Remember, this was years before I ever went to Red Lobster and got used to seeing them in person. When it moved, I shrieked out a shrill yell like a child who’d been dropped on his head. I pushed away from the table in utter panic.

My wife should have poured a drink on my head at that point, but she kept her cool. Everyone thought it was funny but me. I had seen myself jump out of my skin on previous occasions when I’d been startled. They had not. The friendly lady from Tennessee just about passed out from laughing at my unplanned antics. But karma was about to strike her.

Our meals arrived. Just like in the movies, everything was delivered under glass or, in her case, beneath a solid cover.

Well, we had ordered the same thing, fish. Mine came without its head. Such was not the case for hers. When the waiter pulled the cover off of her meal, the fish not only had its head on — its mouth was wide open. She let out a shriek; like me before, she pushed her chair back and really let out a holler. Hell, I thought someone was stabbing her! I asked her what was wrong and how I could help. Her reply: “Cut off its head! It’s looking at me!) I looked around us, wondering whose head she wanted removed. I didn’t realize it was the fish until she pointed.

I don’t know who cut its head off, but things settled down after that. We were once again just a group of people enjoying a quiet meal — surrounded by other patrons who wondered what planet we had arrived from.

* * *

The shock and awe of the Fourth of July reminded me of a good friend from our neighborhood in Grand Forks who found a 50-caliber machine gun shell back when we were in seventh grade. Naturally, he placed it in in a vice in his basement and slammed it with a hammer.

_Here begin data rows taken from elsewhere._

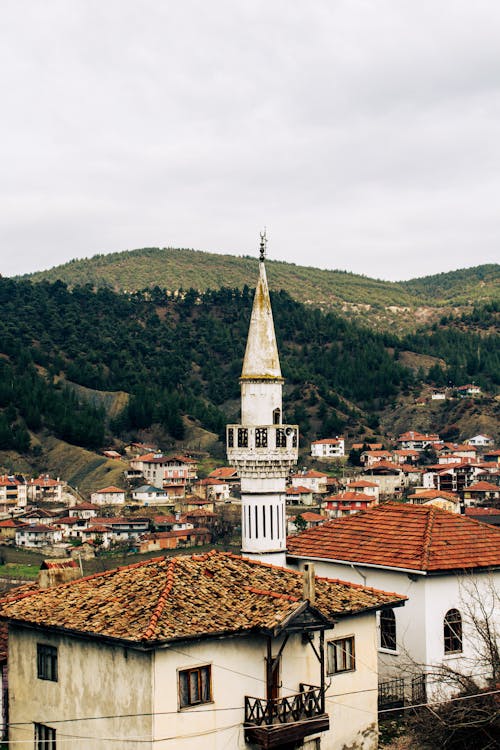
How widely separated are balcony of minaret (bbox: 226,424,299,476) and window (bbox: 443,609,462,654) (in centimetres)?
552

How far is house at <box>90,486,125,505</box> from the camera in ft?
352

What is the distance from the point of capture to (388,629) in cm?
2327

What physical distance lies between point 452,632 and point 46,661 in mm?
9111

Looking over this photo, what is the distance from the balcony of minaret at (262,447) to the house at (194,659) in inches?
212

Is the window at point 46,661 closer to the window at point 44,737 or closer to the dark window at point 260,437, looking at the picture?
the window at point 44,737

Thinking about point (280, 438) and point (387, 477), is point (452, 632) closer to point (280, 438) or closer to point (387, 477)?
point (280, 438)

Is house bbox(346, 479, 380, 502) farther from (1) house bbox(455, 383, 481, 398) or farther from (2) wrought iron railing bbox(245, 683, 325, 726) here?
(2) wrought iron railing bbox(245, 683, 325, 726)

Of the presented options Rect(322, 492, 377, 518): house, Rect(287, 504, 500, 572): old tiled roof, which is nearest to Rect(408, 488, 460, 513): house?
Rect(322, 492, 377, 518): house

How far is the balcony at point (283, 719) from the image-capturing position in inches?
687

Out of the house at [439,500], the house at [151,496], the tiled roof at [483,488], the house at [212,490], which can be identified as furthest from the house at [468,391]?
the house at [439,500]

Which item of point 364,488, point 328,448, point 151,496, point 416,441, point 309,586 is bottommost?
point 151,496

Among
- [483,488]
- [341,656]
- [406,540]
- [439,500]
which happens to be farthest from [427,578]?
[483,488]

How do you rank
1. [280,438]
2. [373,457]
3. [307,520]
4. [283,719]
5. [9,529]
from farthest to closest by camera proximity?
[373,457] → [9,529] → [307,520] → [280,438] → [283,719]

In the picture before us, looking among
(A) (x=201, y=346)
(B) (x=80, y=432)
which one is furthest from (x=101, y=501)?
(A) (x=201, y=346)
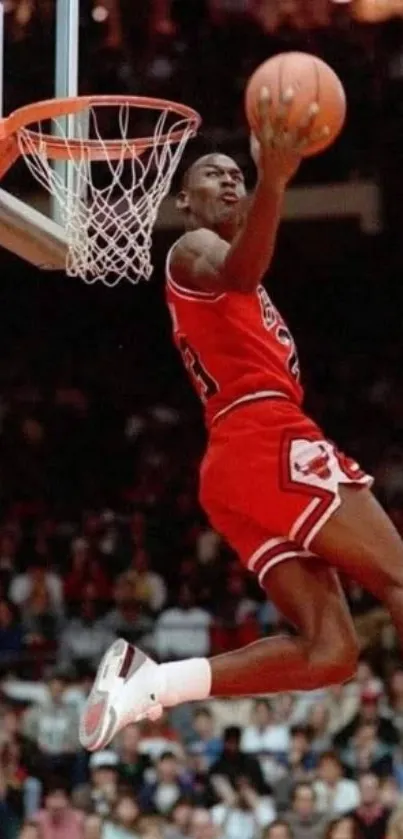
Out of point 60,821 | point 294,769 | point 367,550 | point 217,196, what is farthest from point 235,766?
point 217,196

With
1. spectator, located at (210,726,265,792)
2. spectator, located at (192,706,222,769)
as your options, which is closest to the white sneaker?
spectator, located at (210,726,265,792)

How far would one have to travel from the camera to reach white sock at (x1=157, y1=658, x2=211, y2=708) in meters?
5.28

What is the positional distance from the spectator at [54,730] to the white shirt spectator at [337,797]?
1614 mm

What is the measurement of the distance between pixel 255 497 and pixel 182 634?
672cm

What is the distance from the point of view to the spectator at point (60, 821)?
9539 millimetres

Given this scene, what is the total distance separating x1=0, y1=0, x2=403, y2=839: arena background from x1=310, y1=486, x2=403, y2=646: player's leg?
435cm

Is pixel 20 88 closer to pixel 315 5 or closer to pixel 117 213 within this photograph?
pixel 315 5

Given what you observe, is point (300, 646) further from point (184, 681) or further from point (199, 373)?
point (199, 373)

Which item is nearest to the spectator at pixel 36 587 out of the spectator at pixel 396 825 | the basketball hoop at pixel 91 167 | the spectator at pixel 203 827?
the spectator at pixel 203 827

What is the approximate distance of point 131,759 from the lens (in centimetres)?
1011

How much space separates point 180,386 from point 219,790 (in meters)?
6.52

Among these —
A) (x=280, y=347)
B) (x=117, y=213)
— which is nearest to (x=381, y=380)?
(x=117, y=213)

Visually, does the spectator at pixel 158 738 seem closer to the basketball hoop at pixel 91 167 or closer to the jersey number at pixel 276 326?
the basketball hoop at pixel 91 167

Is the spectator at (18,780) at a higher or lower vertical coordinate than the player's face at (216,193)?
lower
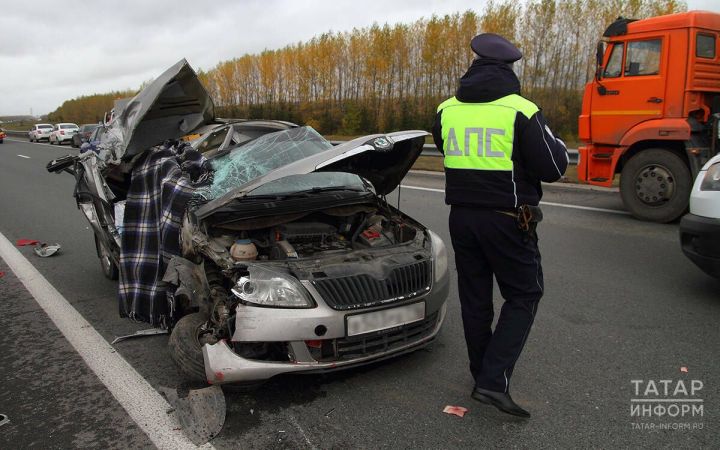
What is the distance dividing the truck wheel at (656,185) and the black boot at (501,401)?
5677mm

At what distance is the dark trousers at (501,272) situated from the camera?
2752 millimetres

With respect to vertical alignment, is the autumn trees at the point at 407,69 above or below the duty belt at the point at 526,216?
above

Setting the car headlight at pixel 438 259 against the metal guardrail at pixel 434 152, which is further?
the metal guardrail at pixel 434 152

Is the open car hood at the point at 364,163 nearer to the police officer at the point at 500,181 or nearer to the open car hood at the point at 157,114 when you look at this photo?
the police officer at the point at 500,181

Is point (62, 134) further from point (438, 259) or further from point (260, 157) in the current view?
point (438, 259)

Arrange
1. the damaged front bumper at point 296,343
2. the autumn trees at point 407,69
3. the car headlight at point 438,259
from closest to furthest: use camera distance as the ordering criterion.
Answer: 1. the damaged front bumper at point 296,343
2. the car headlight at point 438,259
3. the autumn trees at point 407,69

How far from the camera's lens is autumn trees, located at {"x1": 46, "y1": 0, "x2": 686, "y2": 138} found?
21000 millimetres

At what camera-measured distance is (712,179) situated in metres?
4.21

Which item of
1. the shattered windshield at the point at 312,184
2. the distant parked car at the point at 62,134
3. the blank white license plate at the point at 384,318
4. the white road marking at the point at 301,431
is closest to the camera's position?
the white road marking at the point at 301,431

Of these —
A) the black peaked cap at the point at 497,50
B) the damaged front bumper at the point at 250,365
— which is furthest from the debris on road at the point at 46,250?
the black peaked cap at the point at 497,50

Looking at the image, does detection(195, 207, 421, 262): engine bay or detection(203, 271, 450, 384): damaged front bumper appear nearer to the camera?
detection(203, 271, 450, 384): damaged front bumper

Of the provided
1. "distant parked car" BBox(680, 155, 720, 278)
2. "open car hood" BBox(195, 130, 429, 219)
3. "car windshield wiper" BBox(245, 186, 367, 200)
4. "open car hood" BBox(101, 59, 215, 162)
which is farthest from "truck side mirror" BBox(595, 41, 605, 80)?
"open car hood" BBox(101, 59, 215, 162)

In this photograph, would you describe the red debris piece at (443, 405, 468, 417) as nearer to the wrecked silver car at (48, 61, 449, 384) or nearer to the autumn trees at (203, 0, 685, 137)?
the wrecked silver car at (48, 61, 449, 384)

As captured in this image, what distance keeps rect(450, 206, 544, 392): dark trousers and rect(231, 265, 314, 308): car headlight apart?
3.01 feet
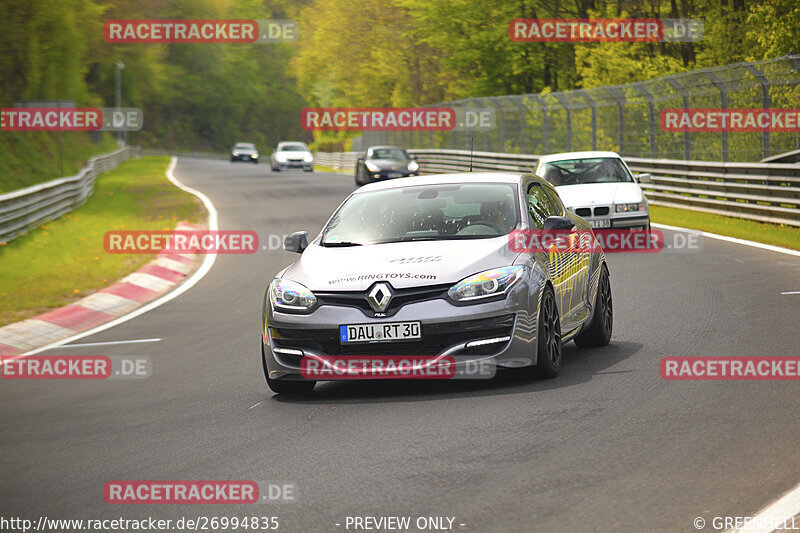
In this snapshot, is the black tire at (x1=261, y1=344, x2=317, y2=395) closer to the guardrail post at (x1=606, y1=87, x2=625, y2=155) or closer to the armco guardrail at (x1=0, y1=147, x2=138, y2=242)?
the armco guardrail at (x1=0, y1=147, x2=138, y2=242)

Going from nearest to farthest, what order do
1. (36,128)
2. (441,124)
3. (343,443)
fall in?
1. (343,443)
2. (36,128)
3. (441,124)

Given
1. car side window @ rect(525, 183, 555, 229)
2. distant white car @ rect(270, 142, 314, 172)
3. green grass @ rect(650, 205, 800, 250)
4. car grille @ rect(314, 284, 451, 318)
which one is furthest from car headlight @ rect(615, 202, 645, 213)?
distant white car @ rect(270, 142, 314, 172)

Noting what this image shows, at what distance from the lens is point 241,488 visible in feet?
19.5

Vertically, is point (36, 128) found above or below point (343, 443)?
above

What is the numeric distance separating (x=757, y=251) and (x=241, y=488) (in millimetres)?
12976

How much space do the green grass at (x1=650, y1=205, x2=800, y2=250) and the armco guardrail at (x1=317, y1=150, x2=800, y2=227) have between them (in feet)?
0.46

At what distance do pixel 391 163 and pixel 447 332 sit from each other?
109 ft

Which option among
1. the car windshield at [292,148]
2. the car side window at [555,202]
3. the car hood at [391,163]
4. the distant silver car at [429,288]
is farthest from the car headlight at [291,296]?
the car windshield at [292,148]

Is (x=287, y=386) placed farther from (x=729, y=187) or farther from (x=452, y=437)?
(x=729, y=187)

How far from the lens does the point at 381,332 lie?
7773 millimetres

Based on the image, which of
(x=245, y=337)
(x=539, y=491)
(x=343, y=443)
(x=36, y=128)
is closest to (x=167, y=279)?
(x=245, y=337)

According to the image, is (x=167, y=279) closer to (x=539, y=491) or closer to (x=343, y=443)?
(x=343, y=443)

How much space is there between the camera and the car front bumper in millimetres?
7762

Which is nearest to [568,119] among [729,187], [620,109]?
[620,109]
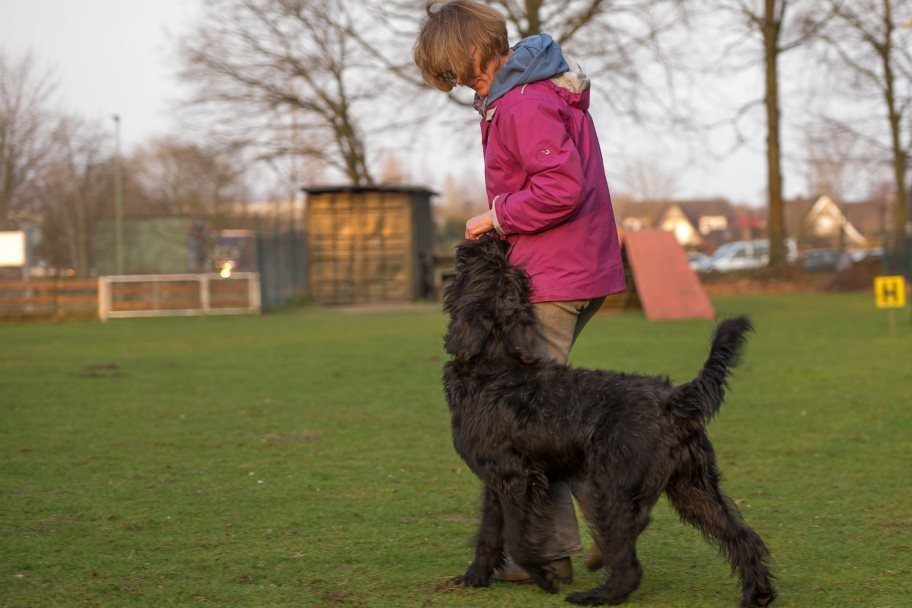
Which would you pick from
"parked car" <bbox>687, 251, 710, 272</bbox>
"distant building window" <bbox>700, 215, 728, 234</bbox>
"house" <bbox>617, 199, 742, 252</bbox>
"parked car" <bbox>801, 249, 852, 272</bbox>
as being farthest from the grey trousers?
"distant building window" <bbox>700, 215, 728, 234</bbox>

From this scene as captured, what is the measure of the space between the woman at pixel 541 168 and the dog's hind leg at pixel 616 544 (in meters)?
0.28

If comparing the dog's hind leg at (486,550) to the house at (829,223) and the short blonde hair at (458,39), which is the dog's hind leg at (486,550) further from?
the house at (829,223)

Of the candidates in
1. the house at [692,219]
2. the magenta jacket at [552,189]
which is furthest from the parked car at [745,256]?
the magenta jacket at [552,189]

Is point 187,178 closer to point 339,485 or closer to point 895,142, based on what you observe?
point 895,142

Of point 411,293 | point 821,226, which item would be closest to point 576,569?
point 411,293

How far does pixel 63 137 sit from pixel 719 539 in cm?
3087

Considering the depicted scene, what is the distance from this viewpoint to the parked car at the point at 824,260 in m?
33.4

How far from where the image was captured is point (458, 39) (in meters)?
4.02

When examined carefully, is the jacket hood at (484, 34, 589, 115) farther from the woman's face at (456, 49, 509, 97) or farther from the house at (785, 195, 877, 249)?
the house at (785, 195, 877, 249)

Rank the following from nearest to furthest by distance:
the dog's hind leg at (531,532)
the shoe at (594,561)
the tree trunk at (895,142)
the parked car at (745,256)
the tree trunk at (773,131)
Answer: the dog's hind leg at (531,532) < the shoe at (594,561) < the tree trunk at (773,131) < the tree trunk at (895,142) < the parked car at (745,256)

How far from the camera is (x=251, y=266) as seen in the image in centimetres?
2939

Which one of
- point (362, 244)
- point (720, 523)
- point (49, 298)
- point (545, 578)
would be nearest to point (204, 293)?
point (49, 298)

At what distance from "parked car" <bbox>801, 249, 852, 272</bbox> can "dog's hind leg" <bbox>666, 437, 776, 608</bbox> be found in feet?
98.6

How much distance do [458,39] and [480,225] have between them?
0.67 metres
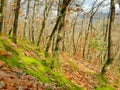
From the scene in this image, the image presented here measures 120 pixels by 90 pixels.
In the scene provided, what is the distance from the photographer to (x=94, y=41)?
39.5 m

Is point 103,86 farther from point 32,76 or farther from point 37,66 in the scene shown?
point 32,76

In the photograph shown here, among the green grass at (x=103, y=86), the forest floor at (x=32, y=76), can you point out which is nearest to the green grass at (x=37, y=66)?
the forest floor at (x=32, y=76)

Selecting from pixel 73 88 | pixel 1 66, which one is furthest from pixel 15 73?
pixel 73 88

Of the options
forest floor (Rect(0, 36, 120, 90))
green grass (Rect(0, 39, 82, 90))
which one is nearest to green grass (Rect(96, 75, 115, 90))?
forest floor (Rect(0, 36, 120, 90))

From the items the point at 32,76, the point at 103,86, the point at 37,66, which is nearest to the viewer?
the point at 32,76

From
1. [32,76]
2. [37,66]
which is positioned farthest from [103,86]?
[32,76]

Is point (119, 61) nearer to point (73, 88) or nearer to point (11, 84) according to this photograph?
point (73, 88)

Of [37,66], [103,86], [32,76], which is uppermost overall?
[32,76]

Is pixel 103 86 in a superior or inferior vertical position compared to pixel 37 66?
inferior

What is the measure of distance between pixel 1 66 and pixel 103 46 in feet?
100

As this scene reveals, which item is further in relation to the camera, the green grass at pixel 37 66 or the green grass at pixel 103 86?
the green grass at pixel 103 86

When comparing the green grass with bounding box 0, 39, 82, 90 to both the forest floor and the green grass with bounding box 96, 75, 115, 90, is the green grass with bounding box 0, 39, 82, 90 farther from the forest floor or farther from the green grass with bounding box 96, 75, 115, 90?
the green grass with bounding box 96, 75, 115, 90

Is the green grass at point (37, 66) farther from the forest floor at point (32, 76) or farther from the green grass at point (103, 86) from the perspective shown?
the green grass at point (103, 86)

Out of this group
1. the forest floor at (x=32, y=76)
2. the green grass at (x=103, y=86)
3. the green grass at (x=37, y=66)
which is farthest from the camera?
the green grass at (x=103, y=86)
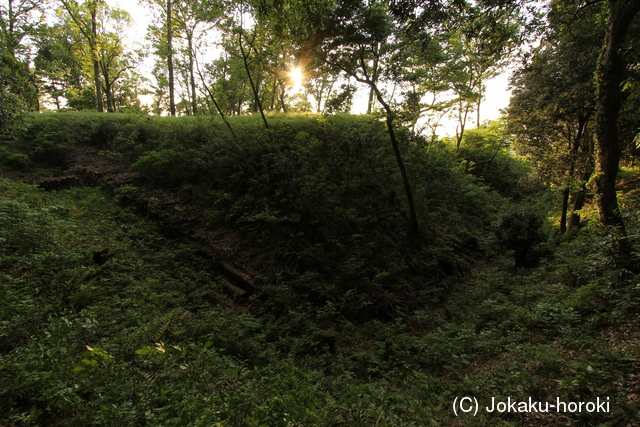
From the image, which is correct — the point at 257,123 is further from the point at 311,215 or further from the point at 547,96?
the point at 547,96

I wasn’t in attendance for the demonstration but found out later that it blew a hole in the basement wall and scarred his hands pretty badly. He was lucky, I suppose, that he did not blow his fingers off or worse. But when his dad entered the scene, he caused some serious damage to my friend’s behind. It was one of those situations when, after something bad has happened, you are so happy that your loved one wasn’t hurt that you beat the hell out of them.

This same friend lived next door to Porter’s Grocery. The store was on the main floor of the building, and the owners lived above it, on the second. Access to their living quarters was by a long flight of stairs straight up.

Being young and stupid, we dropped a load of firecrackers at the steps to the second floor down at ground level — two years in a row. We then sat back and waited for the owner (who, by the way, was a really nice man) to go running around the block seeking the blasters.

We weren’t caught the first time. But when the next year came around, our store owner turned out to have a good memory. We waited until the lights were out, then struck again. We lit those firecrackers and turned to run — right into his chest. He was there in the dark waiting for us. We shrieked like babies in a crib. He could not have possibly scared us more than we scared ourselves! Instead of killing us and burying our remains, he laughed and told us never to do it again. And we didn’t.

We had what we thought was fun at the expense of others while we were growing up — but it always caught up with us, and turned out to be a great learning experience. Note: I do not recommend that the youth of today copy any of the adventures outlined in my columns because today you’d end up in juvenile court with Scott Griffeth and Susan Solheim, the local juvenile judges, and they do a great job. Amen.